Copy out the records below, renaming every "dirt ground" to "bare soil" and leaving everything else unchanged.

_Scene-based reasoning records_
^^^^^^^^^^^^^^^^
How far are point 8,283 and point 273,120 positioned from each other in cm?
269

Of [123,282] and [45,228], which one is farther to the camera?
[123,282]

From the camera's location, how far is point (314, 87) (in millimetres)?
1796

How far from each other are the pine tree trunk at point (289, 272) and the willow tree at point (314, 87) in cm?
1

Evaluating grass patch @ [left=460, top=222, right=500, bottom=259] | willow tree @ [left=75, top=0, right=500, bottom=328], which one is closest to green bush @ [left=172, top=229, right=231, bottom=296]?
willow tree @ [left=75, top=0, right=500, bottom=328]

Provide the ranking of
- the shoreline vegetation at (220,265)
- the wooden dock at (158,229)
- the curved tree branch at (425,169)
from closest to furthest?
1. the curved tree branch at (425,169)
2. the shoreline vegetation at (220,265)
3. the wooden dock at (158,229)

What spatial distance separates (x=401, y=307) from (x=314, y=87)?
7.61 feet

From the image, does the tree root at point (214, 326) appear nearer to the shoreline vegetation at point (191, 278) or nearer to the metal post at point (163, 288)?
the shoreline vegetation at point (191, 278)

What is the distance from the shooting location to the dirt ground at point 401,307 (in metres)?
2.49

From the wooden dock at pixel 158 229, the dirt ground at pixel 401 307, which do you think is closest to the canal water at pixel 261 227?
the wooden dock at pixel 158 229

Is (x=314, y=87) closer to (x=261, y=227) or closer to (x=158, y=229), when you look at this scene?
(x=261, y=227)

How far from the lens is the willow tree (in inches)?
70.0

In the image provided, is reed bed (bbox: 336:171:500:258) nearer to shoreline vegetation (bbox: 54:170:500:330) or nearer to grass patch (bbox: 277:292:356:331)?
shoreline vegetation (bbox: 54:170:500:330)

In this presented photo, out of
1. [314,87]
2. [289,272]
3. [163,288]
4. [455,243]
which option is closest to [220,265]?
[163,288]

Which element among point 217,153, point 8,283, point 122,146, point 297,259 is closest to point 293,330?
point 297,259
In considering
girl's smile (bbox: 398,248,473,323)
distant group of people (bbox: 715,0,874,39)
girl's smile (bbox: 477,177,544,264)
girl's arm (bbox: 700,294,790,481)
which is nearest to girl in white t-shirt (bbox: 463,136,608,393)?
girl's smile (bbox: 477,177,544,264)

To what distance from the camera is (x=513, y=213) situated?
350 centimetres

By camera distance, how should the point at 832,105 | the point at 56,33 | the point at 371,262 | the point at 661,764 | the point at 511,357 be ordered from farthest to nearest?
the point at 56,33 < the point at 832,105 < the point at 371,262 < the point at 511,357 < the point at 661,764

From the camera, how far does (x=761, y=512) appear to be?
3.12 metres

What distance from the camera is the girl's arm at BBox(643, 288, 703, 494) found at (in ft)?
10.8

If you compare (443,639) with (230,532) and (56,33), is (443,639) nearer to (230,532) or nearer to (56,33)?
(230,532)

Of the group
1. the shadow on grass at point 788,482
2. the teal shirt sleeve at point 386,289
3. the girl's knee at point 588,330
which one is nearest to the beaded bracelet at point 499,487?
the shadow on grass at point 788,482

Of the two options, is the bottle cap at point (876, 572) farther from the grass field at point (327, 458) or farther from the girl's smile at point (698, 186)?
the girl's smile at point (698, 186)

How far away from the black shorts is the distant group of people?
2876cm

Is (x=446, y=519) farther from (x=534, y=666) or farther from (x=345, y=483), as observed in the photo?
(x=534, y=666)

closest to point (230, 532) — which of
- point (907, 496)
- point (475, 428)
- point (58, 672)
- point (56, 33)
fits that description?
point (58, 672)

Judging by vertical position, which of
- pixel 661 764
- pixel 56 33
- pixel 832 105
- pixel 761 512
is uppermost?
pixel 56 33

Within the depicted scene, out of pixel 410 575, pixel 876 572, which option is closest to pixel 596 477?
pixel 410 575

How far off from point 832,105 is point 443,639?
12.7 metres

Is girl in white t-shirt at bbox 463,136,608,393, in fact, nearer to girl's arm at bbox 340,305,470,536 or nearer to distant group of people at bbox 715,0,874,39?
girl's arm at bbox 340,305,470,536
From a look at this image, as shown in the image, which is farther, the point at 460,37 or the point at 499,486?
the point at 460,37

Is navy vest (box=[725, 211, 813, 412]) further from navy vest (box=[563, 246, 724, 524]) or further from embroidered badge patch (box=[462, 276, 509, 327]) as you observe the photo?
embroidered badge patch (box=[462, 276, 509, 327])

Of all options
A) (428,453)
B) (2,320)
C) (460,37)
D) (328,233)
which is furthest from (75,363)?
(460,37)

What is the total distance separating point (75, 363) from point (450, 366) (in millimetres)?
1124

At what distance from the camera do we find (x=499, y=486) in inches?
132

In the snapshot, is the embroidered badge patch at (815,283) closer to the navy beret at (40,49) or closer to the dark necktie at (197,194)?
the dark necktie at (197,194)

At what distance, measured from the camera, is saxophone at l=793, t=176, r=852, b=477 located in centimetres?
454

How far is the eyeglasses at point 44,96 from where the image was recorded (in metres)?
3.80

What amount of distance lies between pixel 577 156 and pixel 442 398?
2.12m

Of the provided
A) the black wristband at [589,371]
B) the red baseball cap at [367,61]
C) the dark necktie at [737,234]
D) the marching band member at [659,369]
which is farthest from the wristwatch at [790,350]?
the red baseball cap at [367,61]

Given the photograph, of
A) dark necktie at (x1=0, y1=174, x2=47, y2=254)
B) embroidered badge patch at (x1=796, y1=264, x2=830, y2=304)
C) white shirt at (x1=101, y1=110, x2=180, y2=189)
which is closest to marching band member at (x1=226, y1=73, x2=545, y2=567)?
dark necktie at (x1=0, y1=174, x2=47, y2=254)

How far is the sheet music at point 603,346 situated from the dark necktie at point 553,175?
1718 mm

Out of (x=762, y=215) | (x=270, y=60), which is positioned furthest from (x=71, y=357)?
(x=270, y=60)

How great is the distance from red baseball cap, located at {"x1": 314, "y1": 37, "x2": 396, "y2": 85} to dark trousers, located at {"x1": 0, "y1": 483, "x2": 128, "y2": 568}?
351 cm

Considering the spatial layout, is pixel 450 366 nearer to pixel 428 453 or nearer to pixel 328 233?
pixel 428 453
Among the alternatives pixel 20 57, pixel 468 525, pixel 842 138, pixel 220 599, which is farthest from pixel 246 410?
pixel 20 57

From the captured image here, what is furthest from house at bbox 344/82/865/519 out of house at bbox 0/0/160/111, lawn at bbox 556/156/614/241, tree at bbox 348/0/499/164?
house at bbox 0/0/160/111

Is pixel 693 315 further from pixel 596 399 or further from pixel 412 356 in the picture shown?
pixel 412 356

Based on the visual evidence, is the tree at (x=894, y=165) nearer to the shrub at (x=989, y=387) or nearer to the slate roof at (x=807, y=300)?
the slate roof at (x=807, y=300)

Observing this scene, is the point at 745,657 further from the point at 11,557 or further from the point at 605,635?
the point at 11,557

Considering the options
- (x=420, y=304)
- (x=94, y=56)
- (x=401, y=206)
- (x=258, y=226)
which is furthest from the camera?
^^^^^^^^^^^^^^^^
_RESULT OF THIS TASK_
How far are point 8,283 and point 273,120 positioned from each other in cm?
269

Of [123,282] and [45,228], which one is farther to the camera?
[123,282]

From the camera's location, how far is point (314, 87) (in millimetres)?
1796

How far from each other are the pine tree trunk at point (289, 272) and the willow tree at point (314, 87) in cm?
1

Evaluating grass patch @ [left=460, top=222, right=500, bottom=259] | willow tree @ [left=75, top=0, right=500, bottom=328], which one is closest to green bush @ [left=172, top=229, right=231, bottom=296]?
willow tree @ [left=75, top=0, right=500, bottom=328]

Provide the ranking of
- the shoreline vegetation at (220,265)
- the wooden dock at (158,229)
- the curved tree branch at (425,169)
from closest to furthest?
1. the curved tree branch at (425,169)
2. the shoreline vegetation at (220,265)
3. the wooden dock at (158,229)

What spatial distance separates (x=401, y=307) from (x=314, y=87)?
7.61 feet

From the image, does the tree root at point (214, 326) appear nearer to the shoreline vegetation at point (191, 278) or nearer to the metal post at point (163, 288)?
the shoreline vegetation at point (191, 278)

What is the distance from the shooting location to the bare soil at point 401,307 (in metres)?
2.49

From the wooden dock at pixel 158 229, the bare soil at pixel 401 307, which do you think is closest to the canal water at pixel 261 227?
the wooden dock at pixel 158 229

Is (x=314, y=87) closer to (x=261, y=227) or closer to (x=158, y=229), when you look at this scene?
(x=261, y=227)

How far from the lens is the willow tree (in inches)?
70.0

In the image provided, is reed bed (bbox: 336:171:500:258) nearer to shoreline vegetation (bbox: 54:170:500:330) or nearer to grass patch (bbox: 277:292:356:331)?
shoreline vegetation (bbox: 54:170:500:330)

In this presented photo, out of
1. [314,87]
2. [289,272]
3. [163,288]
4. [455,243]
which option is closest to [220,265]?
[163,288]

Which element among point 217,153, point 8,283, point 122,146, point 297,259 is closest to point 293,330?
point 297,259
In considering
girl's smile (bbox: 398,248,473,323)
distant group of people (bbox: 715,0,874,39)
girl's smile (bbox: 477,177,544,264)
girl's arm (bbox: 700,294,790,481)
which is nearest to girl in white t-shirt (bbox: 463,136,608,393)?
girl's smile (bbox: 477,177,544,264)

To what distance from the camera is (x=513, y=213) situated?
350 centimetres

By camera distance, how should the point at 832,105 | the point at 56,33 | the point at 371,262 | the point at 661,764 | the point at 511,357 be ordered from farthest to nearest?
the point at 56,33 < the point at 832,105 < the point at 371,262 < the point at 511,357 < the point at 661,764

From the camera, how far does (x=761, y=512) appear to be?
3.12 metres

What distance from the camera is the girl's arm at BBox(643, 288, 703, 494) found at (in ft)?
10.8

If you compare (443,639) with (230,532) and (56,33), is (443,639) nearer to (230,532) or nearer to (56,33)?
(230,532)

Of the group
1. the shadow on grass at point 788,482
2. the teal shirt sleeve at point 386,289
3. the girl's knee at point 588,330
which one is nearest to the beaded bracelet at point 499,487?
the shadow on grass at point 788,482

Of the two options, is the bottle cap at point (876, 572) farther from the grass field at point (327, 458) or farther from the girl's smile at point (698, 186)?
the girl's smile at point (698, 186)

How far away from the black shorts is the distant group of people?
2876cm

Is (x=446, y=519) farther from (x=534, y=666) or farther from (x=345, y=483), as observed in the photo?
(x=534, y=666)

closest to point (230, 532) — which of
- point (907, 496)
- point (475, 428)
- point (58, 672)
- point (56, 33)
fits that description?
point (58, 672)

Judging by vertical position, which of
- pixel 661 764
- pixel 56 33
- pixel 832 105
- pixel 761 512
is uppermost?
pixel 56 33

Within the depicted scene, out of pixel 410 575, pixel 876 572, which option is closest to pixel 596 477?
pixel 410 575

How far off from point 832,105 is point 443,639?
12.7 metres

Is girl in white t-shirt at bbox 463,136,608,393, in fact, nearer to girl's arm at bbox 340,305,470,536 or nearer to distant group of people at bbox 715,0,874,39?
girl's arm at bbox 340,305,470,536
From a look at this image, as shown in the image, which is farther, the point at 460,37 or the point at 499,486?
the point at 460,37

Is navy vest (box=[725, 211, 813, 412]) further from navy vest (box=[563, 246, 724, 524]) or further from embroidered badge patch (box=[462, 276, 509, 327]) as you observe the photo?
embroidered badge patch (box=[462, 276, 509, 327])

Of all options
A) (428,453)
B) (2,320)
C) (460,37)
D) (328,233)
which is furthest from (75,363)?
(460,37)

What is the total distance separating point (75, 363) from point (450, 366) (in millimetres)?
1124

At what distance from the camera do we find (x=499, y=486) in inches?
132

In the snapshot, is the embroidered badge patch at (815,283) closer to the navy beret at (40,49) or closer to the dark necktie at (197,194)?
the dark necktie at (197,194)

At what distance, measured from the camera, is saxophone at l=793, t=176, r=852, b=477 located in centimetres?
454

How far is the eyeglasses at point 44,96 from where the image was recorded (in metres)?
3.80

What amount of distance lies between pixel 577 156 and pixel 442 398?
2.12m

Of the provided
A) the black wristband at [589,371]
B) the red baseball cap at [367,61]
C) the dark necktie at [737,234]
D) the marching band member at [659,369]
which is farthest from the wristwatch at [790,350]?
the red baseball cap at [367,61]

Given the photograph, of
A) dark necktie at (x1=0, y1=174, x2=47, y2=254)
B) embroidered badge patch at (x1=796, y1=264, x2=830, y2=304)
C) white shirt at (x1=101, y1=110, x2=180, y2=189)
which is closest to marching band member at (x1=226, y1=73, x2=545, y2=567)?
dark necktie at (x1=0, y1=174, x2=47, y2=254)

How far is the sheet music at point 603,346 situated from the dark necktie at point 553,175?
1718 mm

Out of (x=762, y=215) | (x=270, y=60), which is positioned furthest from (x=71, y=357)?
(x=270, y=60)

How great is the distance from red baseball cap, located at {"x1": 314, "y1": 37, "x2": 396, "y2": 85} to dark trousers, located at {"x1": 0, "y1": 483, "x2": 128, "y2": 568}?
351 cm

Considering the spatial layout, is pixel 450 366 nearer to pixel 428 453 or nearer to pixel 328 233?
pixel 428 453
Among the alternatives pixel 20 57, pixel 468 525, pixel 842 138, pixel 220 599, which is farthest from pixel 246 410?
pixel 20 57

From the captured image here, what is furthest from house at bbox 344/82/865/519 out of house at bbox 0/0/160/111, lawn at bbox 556/156/614/241, tree at bbox 348/0/499/164?
house at bbox 0/0/160/111

Is pixel 693 315 further from pixel 596 399 or further from pixel 412 356 in the picture shown?
pixel 412 356

Based on the visual evidence, is the tree at (x=894, y=165) nearer to the shrub at (x=989, y=387) or nearer to the slate roof at (x=807, y=300)?
the slate roof at (x=807, y=300)

Observing this scene, is the point at 745,657 further from the point at 11,557 or further from the point at 605,635?
the point at 11,557

Considering the options
- (x=420, y=304)
- (x=94, y=56)
- (x=401, y=206)
- (x=258, y=226)
which is furthest from the camera?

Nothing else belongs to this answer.